#### PROBLEM REQUIREMENTS
Print every line of the data below verbatim, omitting the pictures.

#### DATA PROVIDED

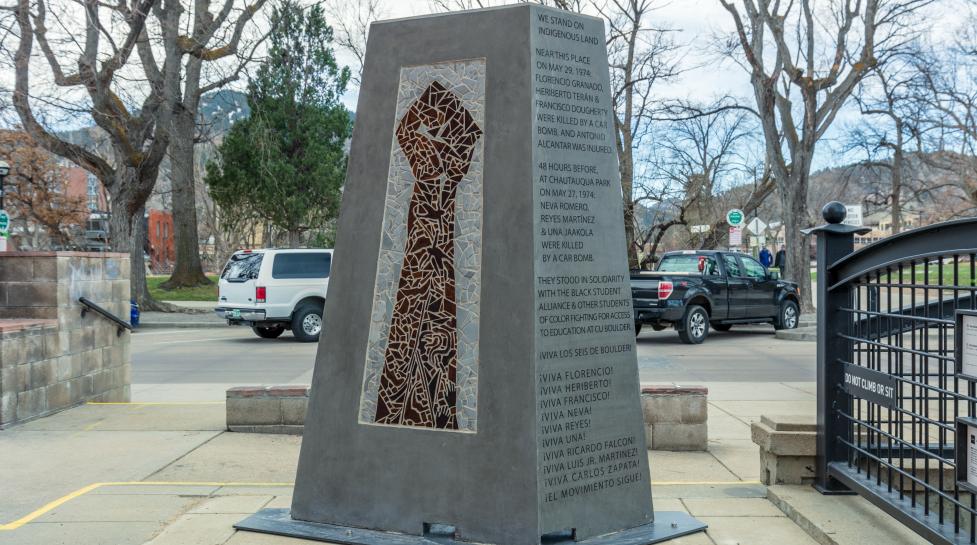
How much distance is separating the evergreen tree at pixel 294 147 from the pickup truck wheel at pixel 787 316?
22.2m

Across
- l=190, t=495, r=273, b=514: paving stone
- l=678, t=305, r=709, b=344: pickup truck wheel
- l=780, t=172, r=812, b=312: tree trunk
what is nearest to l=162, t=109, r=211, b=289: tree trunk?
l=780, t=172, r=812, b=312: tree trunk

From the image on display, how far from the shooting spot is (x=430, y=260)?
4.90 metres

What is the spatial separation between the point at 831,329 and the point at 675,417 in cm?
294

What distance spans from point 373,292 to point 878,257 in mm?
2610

#### FINAL ANSWER
How much distance is separating the evergreen tree at pixel 294 147 from the pickup truck wheel at pixel 787 316?
22.2m

Across
- l=190, t=495, r=273, b=514: paving stone
- l=678, t=305, r=709, b=344: pickup truck wheel
- l=780, t=172, r=812, b=312: tree trunk
what is nearest to l=162, t=109, r=211, b=289: tree trunk?
l=780, t=172, r=812, b=312: tree trunk

From the image on display, how far from the shooting spot is (x=430, y=260)?
4.90 metres

What is the spatial separation between the point at 831,329 and the point at 675,417 in cm?
294

What distance spans from point 373,292 to point 878,257 in mm?
2610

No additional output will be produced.